Chicago Tribune

The O’Hare rebuild is mired in negotiations and potential changes. Here’s how another airport finished construction

A few years before Chicago reached an agreement with the city’s airlines to overhaul O’Hare International Airport, New York officials jump-started a rebuild of LaGuardia Airport. After years of discussion, planning and a design competition for the New York airport, in 2015 a development team got the go-ahead to begin the first piece of what would come to be an $8 billion rebuild of most of ...
Terminal 2 at O'Hare International Airport, which is slated to be torn down and rebuilt as the Global Terminal on Tuesday, April 9, 2024.

A few years before Chicago reached an agreement with the city’s airlines to overhaul O’Hare International Airport, New York officials jump-started a rebuild of LaGuardia Airport.

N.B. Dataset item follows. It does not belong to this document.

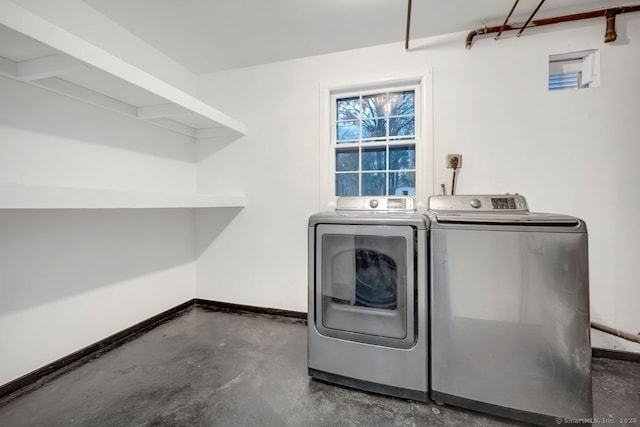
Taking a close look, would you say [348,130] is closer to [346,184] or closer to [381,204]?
[346,184]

After years of discussion, planning and a design competition for the New York airport, in 2015 a development team got the go-ahead to begin the first piece of what would come to be an $8 billion rebuild of most of LaGuardia.

Nine years later, two new lauded terminals at the airport are open, and the last of the terminal work is set to be finished this year.

In Chicago, the centerpiece of the O’Hare construction has stalled, mired in debate about cost overruns and how to move forward.

The O’Hare overhaul, negotiated by then-Mayor Rahm Emanuel in 2018, included a broad rebuilding and expansion of the airport. The heart of the project was replacing aging Terminal 2 with a gleaming new Global Terminal, and adding two satellite concourses.

Parts of the overhaul have been completed, but the key terminal rebuild has yet to get off the ground. O’Hare’s two main air carriers — United and American, who are on the hook for much of the original $6.1 billion price tag associated with terminal work — pushed back against higher costs. Negotiations between the city and the airlines turned contentious and spilled into public view, and earlier this month, the city proposed a path forward, something the airlines had pushed for and that had been blasted by U.S. Sen. Dick Durbin.